Class: Dipeptidyl Peptidase-4 (DPP-4) Inhibitors
VA Class: HS502
Chemical Name: 8-[(3R)-3-Aminopiperidin-1-yl]-7-(but-2-yn-1-yl)-3-methyl-1-[(4-methylquinazolin-2-yl)methyl]-3,7-dihydro-1H-purine-2,6-dione
Molecular Formula: C25H28N8O2
CAS Number: 668270-12-0
Brands: Jentadueto XR, Tradjenta

Medically reviewed by Drugs.com on Nov 11, 2019. Written by ASHP.

Introduction

Antidiabetic agent; dipeptidyl peptidase-4 (DPP-4) inhibitor.

Uses for Linagliptin

Type 2 Diabetes Mellitus

Used as monotherapy as an adjunct to diet and exercise to improve glycemic control in patients with type 2 diabetes mellitus.
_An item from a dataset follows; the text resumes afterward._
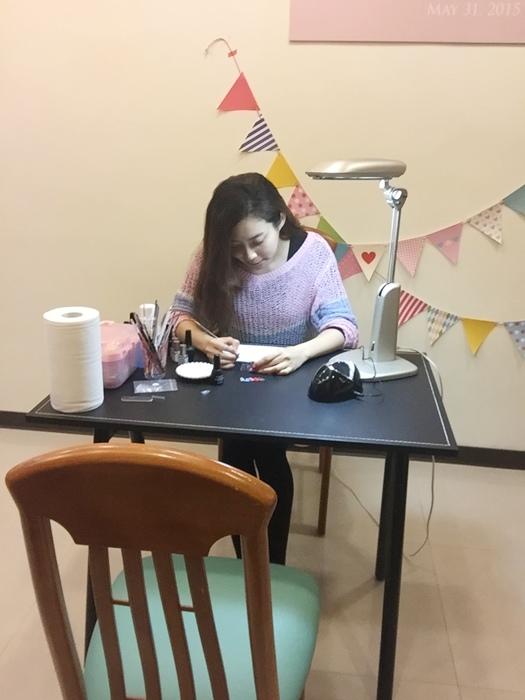 UNT MUCA居家光療DIY小花家庭美甲師開店囉~美甲師之路~幫別人做光療指甲 (45)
Used in combination with metformin as initial therapy as an adjunct to diet and exercise to improve glycemic control in patients with type 2 diabetes mellitus.

Used in combination with other oral antidiabetic agents (e.g., metformin, a sulfonylurea, a peroxisome proliferator-activated receptorγ [PPARγ] agonist [thiazolidinedione]) or insulin as an adjunct to diet and exercise in patients with type 2 diabetes mellitus who have not achieved adequate glycemic control with oral antidiabetic agent monotherapy.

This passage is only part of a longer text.